Supplied data>
#####

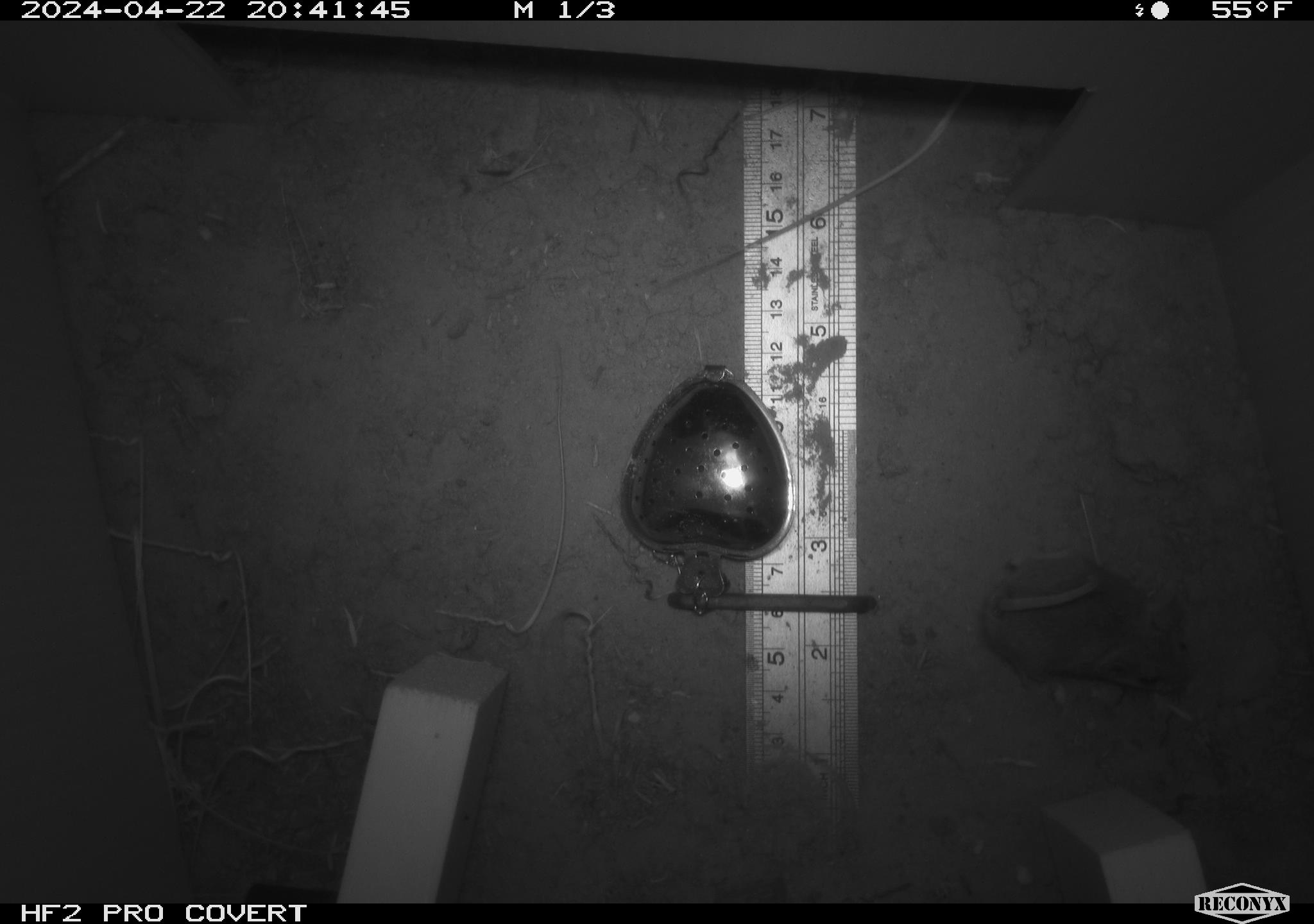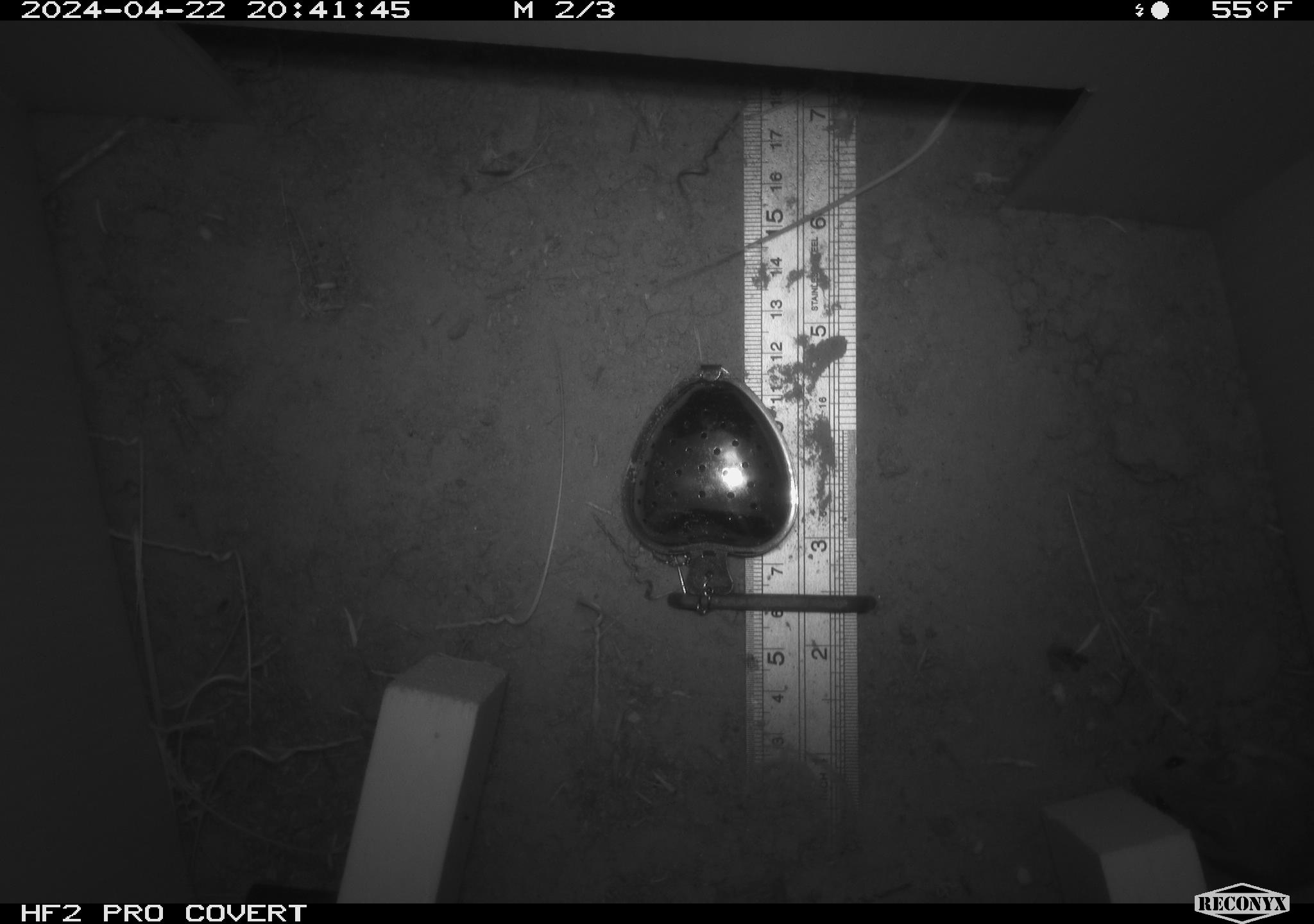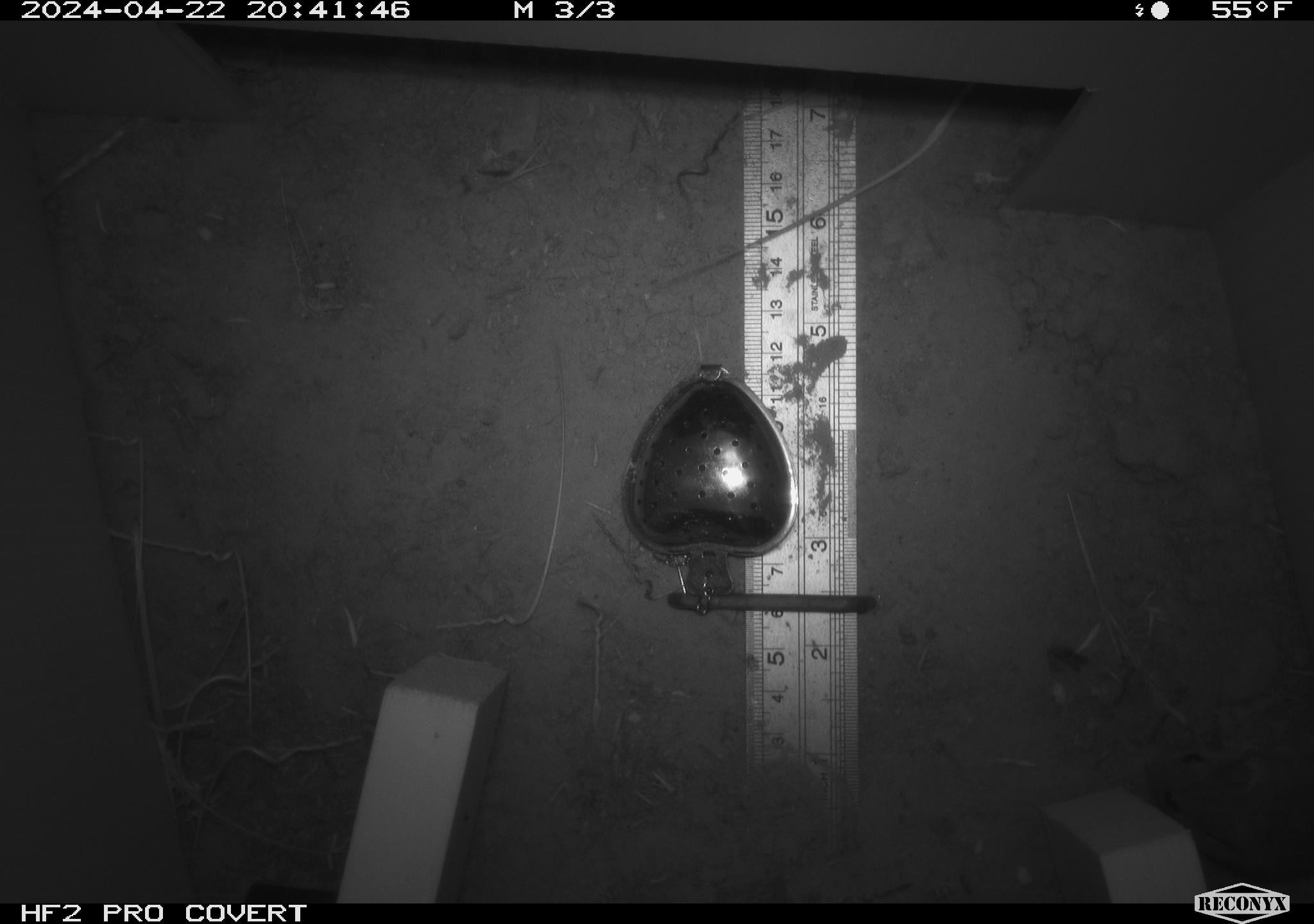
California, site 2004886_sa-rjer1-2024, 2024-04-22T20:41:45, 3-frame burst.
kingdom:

#####

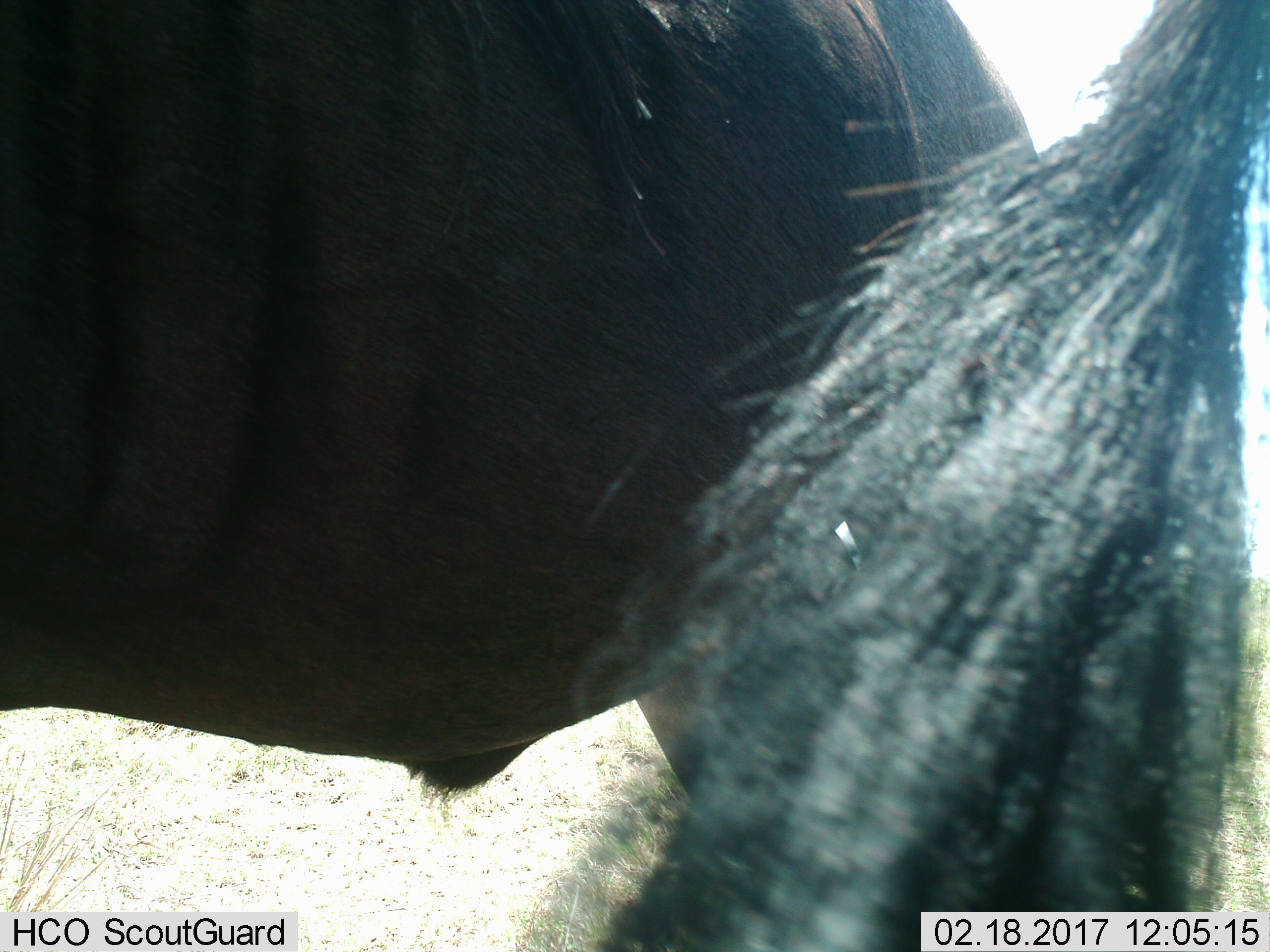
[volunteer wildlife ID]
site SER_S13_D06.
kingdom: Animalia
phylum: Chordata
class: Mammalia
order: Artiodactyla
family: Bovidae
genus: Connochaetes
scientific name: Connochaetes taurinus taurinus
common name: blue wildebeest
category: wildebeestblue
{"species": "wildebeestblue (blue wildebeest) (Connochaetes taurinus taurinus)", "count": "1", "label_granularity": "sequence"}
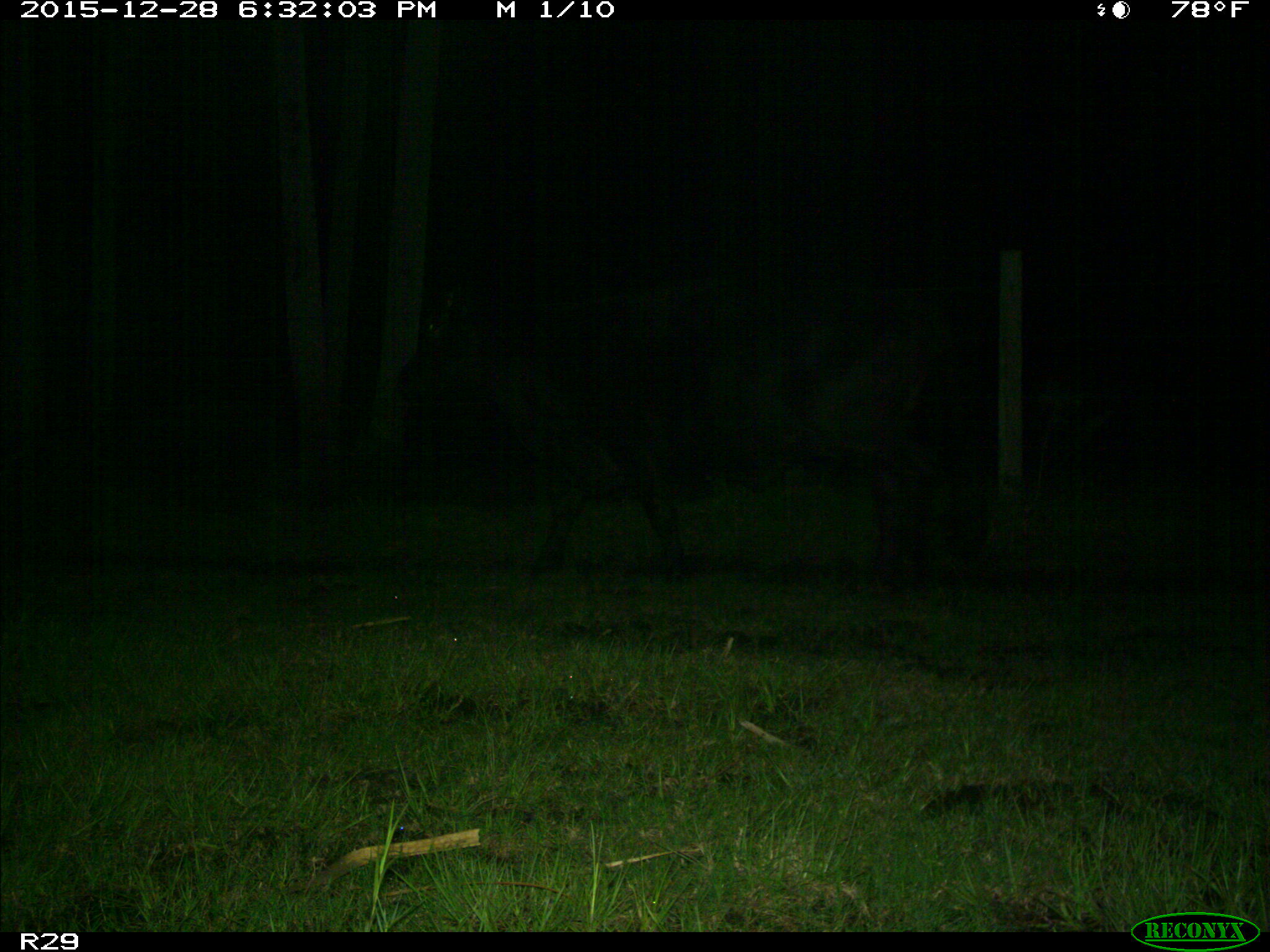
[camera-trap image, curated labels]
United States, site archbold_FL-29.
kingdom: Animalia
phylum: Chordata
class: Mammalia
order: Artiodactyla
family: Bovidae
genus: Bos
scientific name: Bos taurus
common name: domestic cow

#####

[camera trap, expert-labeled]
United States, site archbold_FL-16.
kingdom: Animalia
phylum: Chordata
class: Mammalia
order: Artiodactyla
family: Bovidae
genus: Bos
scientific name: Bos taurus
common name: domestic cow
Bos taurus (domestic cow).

#####

Work to complete> Print exactly the lines above that run from the one with "site SER_S13_D06." down to the one with "United States, site archbold_FL-29.", and omit the pictures.

Expected answer>
site SER_S13_D06.
kingdom: Animalia
phylum: Chordata
class: Mammalia
order: Artiodactyla
family: Bovidae
genus: Connochaetes
scientific name: Connochaetes taurinus taurinus
common name: blue wildebeest
category: wildebeestblue
{"species": "wildebeestblue (blue wildebeest) (Connochaetes taurinus taurinus)", "count": "1", "label_granularity": "sequence"}
[camera-trap image, curated labels]
United States, site archbold_FL-29.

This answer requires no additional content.